* **DATA RECORDS**
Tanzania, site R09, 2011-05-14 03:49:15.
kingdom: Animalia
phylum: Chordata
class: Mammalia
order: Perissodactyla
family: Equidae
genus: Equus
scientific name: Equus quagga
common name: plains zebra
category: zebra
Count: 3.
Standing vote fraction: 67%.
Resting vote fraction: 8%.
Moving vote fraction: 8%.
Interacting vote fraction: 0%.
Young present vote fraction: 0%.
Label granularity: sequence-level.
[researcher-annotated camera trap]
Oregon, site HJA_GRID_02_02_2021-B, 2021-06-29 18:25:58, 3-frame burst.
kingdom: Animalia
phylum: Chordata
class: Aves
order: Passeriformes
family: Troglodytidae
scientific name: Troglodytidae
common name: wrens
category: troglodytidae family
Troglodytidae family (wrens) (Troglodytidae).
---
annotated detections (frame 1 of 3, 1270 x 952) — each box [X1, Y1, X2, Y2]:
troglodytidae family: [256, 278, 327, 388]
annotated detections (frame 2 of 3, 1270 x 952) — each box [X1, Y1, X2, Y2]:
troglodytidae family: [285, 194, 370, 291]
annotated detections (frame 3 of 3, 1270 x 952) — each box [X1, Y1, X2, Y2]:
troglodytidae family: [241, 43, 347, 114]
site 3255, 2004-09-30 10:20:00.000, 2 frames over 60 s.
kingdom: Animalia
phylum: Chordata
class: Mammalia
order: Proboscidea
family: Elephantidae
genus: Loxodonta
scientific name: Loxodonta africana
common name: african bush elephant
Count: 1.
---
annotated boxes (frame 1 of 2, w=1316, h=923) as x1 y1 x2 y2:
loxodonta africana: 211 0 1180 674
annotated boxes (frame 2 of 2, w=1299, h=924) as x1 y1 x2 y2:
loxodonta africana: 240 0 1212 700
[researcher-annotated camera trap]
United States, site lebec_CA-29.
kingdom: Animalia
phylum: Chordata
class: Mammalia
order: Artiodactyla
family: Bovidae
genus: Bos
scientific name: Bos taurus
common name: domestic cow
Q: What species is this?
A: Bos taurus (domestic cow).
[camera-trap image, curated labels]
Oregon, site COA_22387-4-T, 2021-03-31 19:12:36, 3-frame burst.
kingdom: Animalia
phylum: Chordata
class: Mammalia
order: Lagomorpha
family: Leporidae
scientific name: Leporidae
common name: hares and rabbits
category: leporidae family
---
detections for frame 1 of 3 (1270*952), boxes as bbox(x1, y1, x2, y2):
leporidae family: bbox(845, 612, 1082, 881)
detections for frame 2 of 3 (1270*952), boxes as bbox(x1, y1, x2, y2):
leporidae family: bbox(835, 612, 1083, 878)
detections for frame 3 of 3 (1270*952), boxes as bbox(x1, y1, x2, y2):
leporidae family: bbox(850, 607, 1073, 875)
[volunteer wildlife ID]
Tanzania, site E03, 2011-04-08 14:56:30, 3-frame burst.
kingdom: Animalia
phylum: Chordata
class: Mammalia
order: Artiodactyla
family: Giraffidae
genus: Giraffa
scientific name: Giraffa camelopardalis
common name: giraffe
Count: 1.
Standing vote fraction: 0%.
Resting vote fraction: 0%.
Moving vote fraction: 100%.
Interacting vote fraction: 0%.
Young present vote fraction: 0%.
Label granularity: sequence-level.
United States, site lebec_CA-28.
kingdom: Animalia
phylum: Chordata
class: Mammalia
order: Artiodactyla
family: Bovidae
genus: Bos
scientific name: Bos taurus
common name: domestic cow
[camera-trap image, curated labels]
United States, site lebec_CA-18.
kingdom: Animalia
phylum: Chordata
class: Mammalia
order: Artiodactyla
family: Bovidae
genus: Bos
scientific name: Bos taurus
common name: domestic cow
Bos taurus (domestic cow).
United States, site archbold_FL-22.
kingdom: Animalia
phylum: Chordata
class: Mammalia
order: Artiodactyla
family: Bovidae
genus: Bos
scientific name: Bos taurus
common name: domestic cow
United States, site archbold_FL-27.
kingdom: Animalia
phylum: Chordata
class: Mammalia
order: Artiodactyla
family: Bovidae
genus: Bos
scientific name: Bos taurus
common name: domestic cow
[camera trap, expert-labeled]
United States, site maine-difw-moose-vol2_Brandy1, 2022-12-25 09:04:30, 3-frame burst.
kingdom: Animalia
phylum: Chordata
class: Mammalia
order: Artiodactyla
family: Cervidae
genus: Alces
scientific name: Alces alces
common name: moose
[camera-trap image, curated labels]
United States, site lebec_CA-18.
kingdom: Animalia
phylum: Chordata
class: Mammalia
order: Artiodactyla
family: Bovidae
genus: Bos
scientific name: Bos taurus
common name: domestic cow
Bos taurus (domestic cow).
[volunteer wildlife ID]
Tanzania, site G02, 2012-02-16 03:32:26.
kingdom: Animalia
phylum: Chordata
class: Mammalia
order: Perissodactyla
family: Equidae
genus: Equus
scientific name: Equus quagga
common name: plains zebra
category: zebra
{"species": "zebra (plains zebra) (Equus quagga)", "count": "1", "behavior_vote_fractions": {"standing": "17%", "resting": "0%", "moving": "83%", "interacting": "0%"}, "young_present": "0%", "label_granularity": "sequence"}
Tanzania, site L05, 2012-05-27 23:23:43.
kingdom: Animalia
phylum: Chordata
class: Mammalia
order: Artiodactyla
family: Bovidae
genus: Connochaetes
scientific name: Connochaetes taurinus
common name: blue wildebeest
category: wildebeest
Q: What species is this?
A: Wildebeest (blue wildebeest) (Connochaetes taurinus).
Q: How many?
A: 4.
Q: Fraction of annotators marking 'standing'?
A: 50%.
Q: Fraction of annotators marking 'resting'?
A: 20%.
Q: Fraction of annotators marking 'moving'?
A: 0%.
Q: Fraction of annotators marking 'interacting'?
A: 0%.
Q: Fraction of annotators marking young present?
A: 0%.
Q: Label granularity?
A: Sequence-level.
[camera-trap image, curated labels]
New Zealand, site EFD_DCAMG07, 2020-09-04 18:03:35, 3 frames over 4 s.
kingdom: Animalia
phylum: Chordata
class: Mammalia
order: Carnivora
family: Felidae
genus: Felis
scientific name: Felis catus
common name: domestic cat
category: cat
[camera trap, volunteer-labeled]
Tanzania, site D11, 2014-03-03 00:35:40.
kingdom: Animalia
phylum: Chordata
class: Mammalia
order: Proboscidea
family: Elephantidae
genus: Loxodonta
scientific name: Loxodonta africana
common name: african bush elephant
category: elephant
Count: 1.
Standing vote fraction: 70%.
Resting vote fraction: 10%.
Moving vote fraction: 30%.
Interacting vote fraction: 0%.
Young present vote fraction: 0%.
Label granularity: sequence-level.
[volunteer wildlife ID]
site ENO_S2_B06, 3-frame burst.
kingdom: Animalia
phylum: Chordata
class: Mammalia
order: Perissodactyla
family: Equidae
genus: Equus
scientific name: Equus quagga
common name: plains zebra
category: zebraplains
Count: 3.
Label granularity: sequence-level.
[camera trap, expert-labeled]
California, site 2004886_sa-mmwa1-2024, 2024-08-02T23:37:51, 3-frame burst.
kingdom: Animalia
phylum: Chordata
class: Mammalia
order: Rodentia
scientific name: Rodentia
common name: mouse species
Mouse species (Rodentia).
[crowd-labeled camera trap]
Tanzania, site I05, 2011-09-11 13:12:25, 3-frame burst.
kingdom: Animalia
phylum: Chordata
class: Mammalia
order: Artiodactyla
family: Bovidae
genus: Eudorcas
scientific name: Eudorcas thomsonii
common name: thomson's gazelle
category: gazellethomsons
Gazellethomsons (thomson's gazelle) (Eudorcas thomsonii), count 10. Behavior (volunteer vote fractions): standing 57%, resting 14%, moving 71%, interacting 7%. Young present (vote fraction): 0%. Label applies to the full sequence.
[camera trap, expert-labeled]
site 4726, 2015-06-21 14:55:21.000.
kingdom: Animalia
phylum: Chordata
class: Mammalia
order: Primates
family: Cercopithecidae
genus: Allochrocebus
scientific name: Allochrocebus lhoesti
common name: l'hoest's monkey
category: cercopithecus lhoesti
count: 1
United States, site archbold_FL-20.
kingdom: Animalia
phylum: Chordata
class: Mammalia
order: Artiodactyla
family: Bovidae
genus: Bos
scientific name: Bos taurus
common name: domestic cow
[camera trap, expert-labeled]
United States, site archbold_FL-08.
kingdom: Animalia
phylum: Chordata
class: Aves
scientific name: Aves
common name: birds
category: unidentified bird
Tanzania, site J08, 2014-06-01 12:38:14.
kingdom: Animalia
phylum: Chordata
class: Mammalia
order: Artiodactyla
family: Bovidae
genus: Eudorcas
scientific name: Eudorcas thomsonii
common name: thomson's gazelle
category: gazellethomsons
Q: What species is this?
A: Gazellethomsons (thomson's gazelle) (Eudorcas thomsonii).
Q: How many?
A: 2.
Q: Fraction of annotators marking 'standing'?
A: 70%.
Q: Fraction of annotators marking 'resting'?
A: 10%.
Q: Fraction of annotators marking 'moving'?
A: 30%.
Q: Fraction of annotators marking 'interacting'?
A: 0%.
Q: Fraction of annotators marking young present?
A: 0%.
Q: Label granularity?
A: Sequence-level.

* **WORK TO COMPLETE**
Copy each line from the entries above that has the word "frames" in it.

* **WRITTEN RESPONSE**
site 3255, 2004-09-30 10:20:00.000, 2 frames over 60 s.
New Zealand, site EFD_DCAMG07, 2020-09-04 18:03:35, 3 frames over 4 s.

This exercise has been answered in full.